Excerpted text:
━━━

Monday, February 24, 2014

Earth's oldest crystal

Magnified image of a zircon crystal dated at 4.4 billion years,
making it the supposed oldest earth mineral ever discovered.
Credit: John Valley, University of Wisconsin.  Image source.
The old-earth timeline places the formation of the earth at about 4.55 billion years ago, but exact timing of the hardening of earth's crust has been debated.  Some modern rocks have been dated at about 4.03 billion years, but many scientists believe that such rocks were not formed during the initial cooling of the earth.  In 2001, a paper was published in Nature detailing a single zircon crystal found in  Western Australia that was dated to 4.4 billion years ago.  The date, which was obtained by uranium-lead (U-Pb) dating, was presented as evidence that the earth's crust formed within 150 million years of the formation of earth itself.  However, the finding was not universally accepted, as some scientists suspected that the U-Pb date could be thrown off by movement of lead atoms within the crystal.

Yesterday, a follow-up study on the zircon was published in Nature Geoscience.  Using a new method called atom-probe tomography, the authors of the study "confirmed" the date previously assigned to the crystal.  Atom-probe tomography uses a specialized microscope, called an atom probe, to map out and weigh individual atoms within a specimen.  This method allowed the researchers to account for every lead atom in the sample, eliminating the effect that migrating lead would have on the dating technique.  Technically, they didn't actually map out every atom, but they measured distinct lead "clusters" and used the isotope ratios to show that the age was not thrown off.  The details of the process are not revealed in the abstract, and I do not currently have access to the full article, but I will give the authors the benefit of the doubt on their conclusions.

━━━

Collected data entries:

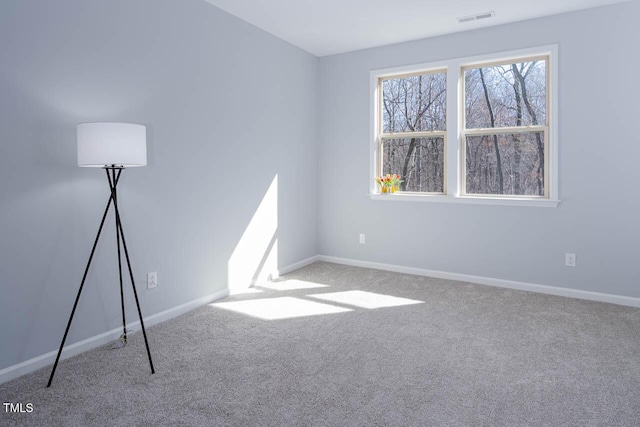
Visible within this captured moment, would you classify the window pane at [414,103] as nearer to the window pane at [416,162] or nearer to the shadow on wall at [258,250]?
the window pane at [416,162]

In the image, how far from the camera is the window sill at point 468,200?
13.1ft

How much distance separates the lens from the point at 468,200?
4.36 metres

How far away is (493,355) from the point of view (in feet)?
8.93

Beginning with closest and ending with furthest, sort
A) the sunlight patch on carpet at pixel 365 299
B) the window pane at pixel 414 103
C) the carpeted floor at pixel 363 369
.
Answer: the carpeted floor at pixel 363 369 → the sunlight patch on carpet at pixel 365 299 → the window pane at pixel 414 103

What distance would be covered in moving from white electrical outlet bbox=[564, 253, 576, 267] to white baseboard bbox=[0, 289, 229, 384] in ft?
10.5

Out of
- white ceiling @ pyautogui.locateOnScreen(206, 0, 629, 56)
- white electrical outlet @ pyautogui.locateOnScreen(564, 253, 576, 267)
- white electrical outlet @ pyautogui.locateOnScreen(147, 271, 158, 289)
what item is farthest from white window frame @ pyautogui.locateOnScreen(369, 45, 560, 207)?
white electrical outlet @ pyautogui.locateOnScreen(147, 271, 158, 289)

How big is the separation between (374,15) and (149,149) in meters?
2.31

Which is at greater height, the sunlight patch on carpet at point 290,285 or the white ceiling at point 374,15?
the white ceiling at point 374,15

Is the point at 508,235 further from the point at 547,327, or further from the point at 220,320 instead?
the point at 220,320

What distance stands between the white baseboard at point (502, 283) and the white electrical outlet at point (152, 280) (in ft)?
7.97

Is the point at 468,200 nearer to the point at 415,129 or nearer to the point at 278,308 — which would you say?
the point at 415,129

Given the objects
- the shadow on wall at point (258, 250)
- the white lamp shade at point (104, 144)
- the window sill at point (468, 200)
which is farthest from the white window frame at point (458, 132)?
the white lamp shade at point (104, 144)

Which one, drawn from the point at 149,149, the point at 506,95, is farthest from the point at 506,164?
the point at 149,149

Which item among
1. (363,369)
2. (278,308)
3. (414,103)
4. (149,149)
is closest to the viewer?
(363,369)
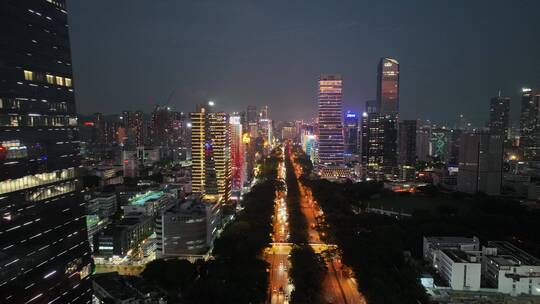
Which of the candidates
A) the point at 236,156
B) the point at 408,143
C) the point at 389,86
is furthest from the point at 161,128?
the point at 408,143

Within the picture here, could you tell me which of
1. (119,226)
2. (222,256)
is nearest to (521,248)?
(222,256)

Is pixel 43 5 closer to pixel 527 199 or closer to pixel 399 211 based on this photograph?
pixel 399 211

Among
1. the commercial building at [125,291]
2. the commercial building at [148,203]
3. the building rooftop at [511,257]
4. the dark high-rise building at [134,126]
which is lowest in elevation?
the commercial building at [125,291]

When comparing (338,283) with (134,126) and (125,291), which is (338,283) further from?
(134,126)

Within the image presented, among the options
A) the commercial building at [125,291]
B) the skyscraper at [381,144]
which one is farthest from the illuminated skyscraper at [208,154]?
the skyscraper at [381,144]

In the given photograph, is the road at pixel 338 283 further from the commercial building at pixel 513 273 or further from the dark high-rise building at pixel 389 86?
the dark high-rise building at pixel 389 86
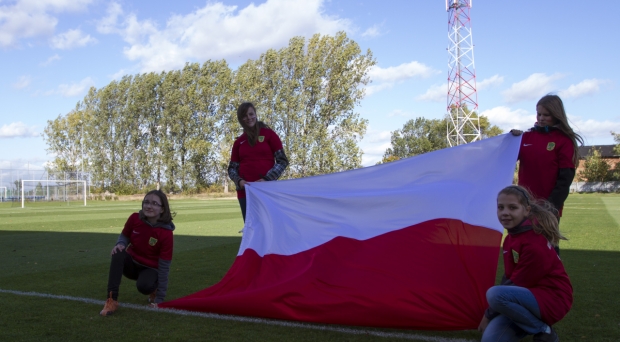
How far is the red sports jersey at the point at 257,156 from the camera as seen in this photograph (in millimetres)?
5789

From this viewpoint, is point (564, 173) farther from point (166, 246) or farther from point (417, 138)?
point (417, 138)

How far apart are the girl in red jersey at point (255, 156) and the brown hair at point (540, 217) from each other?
2819 mm

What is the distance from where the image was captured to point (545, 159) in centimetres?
409

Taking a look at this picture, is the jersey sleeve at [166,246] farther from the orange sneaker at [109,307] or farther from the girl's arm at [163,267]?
the orange sneaker at [109,307]

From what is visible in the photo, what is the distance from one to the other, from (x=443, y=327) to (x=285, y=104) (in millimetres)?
44706

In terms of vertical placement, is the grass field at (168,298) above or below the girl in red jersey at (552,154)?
below

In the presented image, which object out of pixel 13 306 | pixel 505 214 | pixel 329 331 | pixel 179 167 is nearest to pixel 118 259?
pixel 13 306

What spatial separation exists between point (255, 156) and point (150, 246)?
154 centimetres

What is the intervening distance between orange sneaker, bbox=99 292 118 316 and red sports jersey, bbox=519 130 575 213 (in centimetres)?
362

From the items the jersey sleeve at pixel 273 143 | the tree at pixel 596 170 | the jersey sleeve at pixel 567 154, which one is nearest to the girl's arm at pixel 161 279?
the jersey sleeve at pixel 273 143

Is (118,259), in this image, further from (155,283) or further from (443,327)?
(443,327)

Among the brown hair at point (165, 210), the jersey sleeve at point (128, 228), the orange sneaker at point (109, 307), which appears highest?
the brown hair at point (165, 210)

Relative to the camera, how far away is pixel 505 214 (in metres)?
3.48

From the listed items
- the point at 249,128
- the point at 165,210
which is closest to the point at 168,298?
the point at 165,210
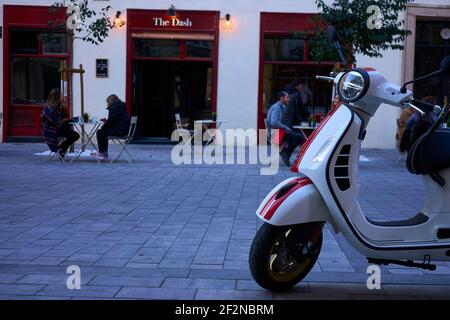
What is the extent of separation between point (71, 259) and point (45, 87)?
13431 millimetres

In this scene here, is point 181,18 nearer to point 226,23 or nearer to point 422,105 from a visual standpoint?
point 226,23

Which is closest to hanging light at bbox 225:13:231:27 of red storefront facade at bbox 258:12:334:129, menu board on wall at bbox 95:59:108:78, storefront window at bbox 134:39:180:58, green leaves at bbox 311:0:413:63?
red storefront facade at bbox 258:12:334:129

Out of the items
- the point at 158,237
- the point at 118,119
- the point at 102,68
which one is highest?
the point at 102,68

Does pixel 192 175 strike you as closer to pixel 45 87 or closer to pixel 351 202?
pixel 351 202

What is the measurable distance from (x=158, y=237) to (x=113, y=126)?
279 inches

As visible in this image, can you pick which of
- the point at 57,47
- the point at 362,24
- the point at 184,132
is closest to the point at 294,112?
the point at 362,24

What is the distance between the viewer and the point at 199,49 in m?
17.8

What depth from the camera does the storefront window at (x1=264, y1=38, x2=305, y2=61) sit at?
17.8 meters

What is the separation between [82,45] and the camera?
1769 cm

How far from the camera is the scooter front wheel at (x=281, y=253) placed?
14.2 ft

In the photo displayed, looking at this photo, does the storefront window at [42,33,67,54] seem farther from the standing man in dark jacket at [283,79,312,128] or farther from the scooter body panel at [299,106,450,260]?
the scooter body panel at [299,106,450,260]

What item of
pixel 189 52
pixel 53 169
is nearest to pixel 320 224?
pixel 53 169

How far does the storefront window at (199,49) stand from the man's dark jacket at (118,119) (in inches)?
203
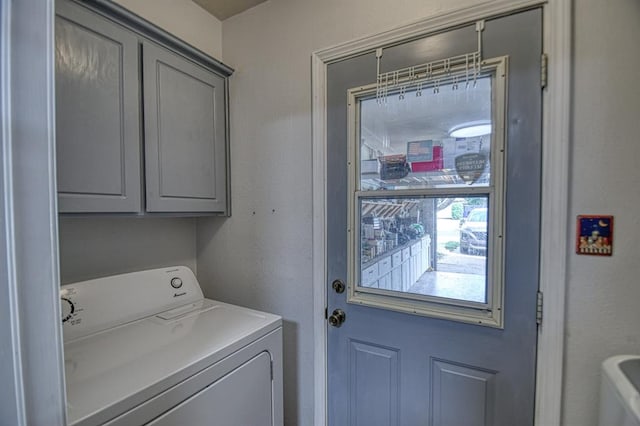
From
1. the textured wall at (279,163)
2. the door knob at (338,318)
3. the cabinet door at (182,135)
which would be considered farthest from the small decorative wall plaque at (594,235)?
the cabinet door at (182,135)

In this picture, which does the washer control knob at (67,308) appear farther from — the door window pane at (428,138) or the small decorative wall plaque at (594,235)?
the small decorative wall plaque at (594,235)

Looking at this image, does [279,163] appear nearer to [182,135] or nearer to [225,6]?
[182,135]

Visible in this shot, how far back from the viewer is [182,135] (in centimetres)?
137

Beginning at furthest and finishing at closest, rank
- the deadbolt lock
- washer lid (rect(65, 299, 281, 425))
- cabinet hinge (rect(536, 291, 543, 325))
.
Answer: the deadbolt lock, cabinet hinge (rect(536, 291, 543, 325)), washer lid (rect(65, 299, 281, 425))

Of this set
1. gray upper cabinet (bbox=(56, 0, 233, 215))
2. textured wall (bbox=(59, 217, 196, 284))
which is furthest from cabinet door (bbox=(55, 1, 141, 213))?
textured wall (bbox=(59, 217, 196, 284))

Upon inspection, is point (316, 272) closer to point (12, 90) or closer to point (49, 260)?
point (49, 260)

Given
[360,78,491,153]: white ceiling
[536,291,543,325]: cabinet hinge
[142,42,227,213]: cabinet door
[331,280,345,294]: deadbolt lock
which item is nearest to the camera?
[536,291,543,325]: cabinet hinge

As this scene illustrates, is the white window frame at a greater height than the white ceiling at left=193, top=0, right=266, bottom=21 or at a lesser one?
lesser

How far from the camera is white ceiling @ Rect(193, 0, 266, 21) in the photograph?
156 centimetres

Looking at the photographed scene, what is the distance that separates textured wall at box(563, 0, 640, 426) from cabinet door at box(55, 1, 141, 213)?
1641mm

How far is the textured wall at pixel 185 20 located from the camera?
55.1 inches

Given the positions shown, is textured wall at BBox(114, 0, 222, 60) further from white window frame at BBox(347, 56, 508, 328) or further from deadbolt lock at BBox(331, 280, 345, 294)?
deadbolt lock at BBox(331, 280, 345, 294)

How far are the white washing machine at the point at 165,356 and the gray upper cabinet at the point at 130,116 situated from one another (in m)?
0.41

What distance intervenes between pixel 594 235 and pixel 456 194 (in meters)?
0.43
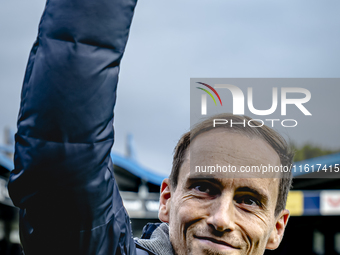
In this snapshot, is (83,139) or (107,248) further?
(107,248)

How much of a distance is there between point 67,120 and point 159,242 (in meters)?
0.71

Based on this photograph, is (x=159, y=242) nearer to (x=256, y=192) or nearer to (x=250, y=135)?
(x=256, y=192)

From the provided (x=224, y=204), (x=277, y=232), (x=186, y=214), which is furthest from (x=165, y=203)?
(x=277, y=232)

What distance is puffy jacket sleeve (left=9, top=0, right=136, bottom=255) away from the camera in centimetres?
111

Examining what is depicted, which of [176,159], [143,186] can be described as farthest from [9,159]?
[176,159]

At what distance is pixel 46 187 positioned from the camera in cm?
113

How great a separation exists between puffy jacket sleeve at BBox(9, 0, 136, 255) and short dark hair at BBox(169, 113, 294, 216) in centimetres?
71

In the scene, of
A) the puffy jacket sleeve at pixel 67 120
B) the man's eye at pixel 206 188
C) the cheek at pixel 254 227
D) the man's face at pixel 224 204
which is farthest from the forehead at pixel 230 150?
the puffy jacket sleeve at pixel 67 120

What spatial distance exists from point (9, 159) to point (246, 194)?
10.9m

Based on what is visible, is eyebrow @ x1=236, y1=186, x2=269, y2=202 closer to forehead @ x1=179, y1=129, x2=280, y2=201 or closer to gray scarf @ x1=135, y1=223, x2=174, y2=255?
forehead @ x1=179, y1=129, x2=280, y2=201

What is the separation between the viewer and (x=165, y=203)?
6.15 ft

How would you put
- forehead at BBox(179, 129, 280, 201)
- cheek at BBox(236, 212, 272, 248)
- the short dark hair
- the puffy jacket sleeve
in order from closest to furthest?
the puffy jacket sleeve
cheek at BBox(236, 212, 272, 248)
forehead at BBox(179, 129, 280, 201)
the short dark hair

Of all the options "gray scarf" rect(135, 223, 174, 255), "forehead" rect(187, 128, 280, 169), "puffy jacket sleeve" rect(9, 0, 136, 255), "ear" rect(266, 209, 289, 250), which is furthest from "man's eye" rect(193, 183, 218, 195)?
"puffy jacket sleeve" rect(9, 0, 136, 255)

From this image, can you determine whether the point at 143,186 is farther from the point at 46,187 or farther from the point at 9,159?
the point at 46,187
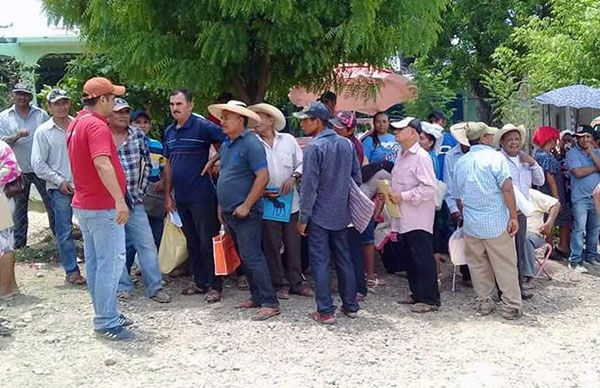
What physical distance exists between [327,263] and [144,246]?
67.8 inches

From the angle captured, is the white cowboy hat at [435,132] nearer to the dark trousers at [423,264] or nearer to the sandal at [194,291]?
the dark trousers at [423,264]

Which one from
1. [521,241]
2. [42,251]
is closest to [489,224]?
[521,241]

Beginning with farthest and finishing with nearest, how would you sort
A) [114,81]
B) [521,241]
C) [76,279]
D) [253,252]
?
1. [114,81]
2. [76,279]
3. [521,241]
4. [253,252]

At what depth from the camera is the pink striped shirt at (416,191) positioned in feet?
20.5

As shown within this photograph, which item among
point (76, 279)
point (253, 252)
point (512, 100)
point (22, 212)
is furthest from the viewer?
point (512, 100)

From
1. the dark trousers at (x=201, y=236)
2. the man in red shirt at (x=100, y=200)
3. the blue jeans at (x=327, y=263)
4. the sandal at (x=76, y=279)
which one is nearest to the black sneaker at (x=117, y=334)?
the man in red shirt at (x=100, y=200)

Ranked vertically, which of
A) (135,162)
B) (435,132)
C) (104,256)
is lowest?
(104,256)

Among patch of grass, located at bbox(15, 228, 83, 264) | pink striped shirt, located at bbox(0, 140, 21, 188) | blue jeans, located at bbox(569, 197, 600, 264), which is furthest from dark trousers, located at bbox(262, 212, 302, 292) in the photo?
blue jeans, located at bbox(569, 197, 600, 264)

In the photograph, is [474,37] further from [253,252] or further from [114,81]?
[253,252]

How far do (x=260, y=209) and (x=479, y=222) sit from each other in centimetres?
188

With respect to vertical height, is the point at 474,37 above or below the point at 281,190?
above

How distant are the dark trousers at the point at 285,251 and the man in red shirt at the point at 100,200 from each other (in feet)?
5.02

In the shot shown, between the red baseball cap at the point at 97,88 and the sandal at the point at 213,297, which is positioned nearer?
the red baseball cap at the point at 97,88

━━━

Task list:
[1] Translate this sentence from the post about Earth's oldest crystal into Spanish: "Atom-probe tomography uses a specialized microscope, called an atom probe, to map out and weigh individual atoms within a specimen."
[2] Extend the post about Earth's oldest crystal, starting after its final sentence.

Answers to the exercise:
[1] La tomografía de sonda atómica utiliza un microscopio especializado, llamado sonda atómica, para cartografiar y pesar átomos individuales dentro de una muestra.

[2]
Unfortunately, the wording of the study and of the news articles covering it gives the impression that two independent dating techniques were used on the sample, thus confirming its age of 4.4 billion years and validating the techniques.  That is not the case, however.  The only dating method used on the crystal was U-Pb dating, which has been discussed previously.  The atom-probe tomography used in the new study did not attempt to assign an age to the crystal.  Rather, it was a more accurate method of measuring the amount of lead in the sample from which an age could be calculated using standard U-Pb methods.  This was by no means an independent dating method, and it does nothing to confirm the assumptions used in radiometric dating (with the possible exception of the crystal being a "closed system").  The historically constant decay rate of radioactive elements has yet to be proven by the scientific community.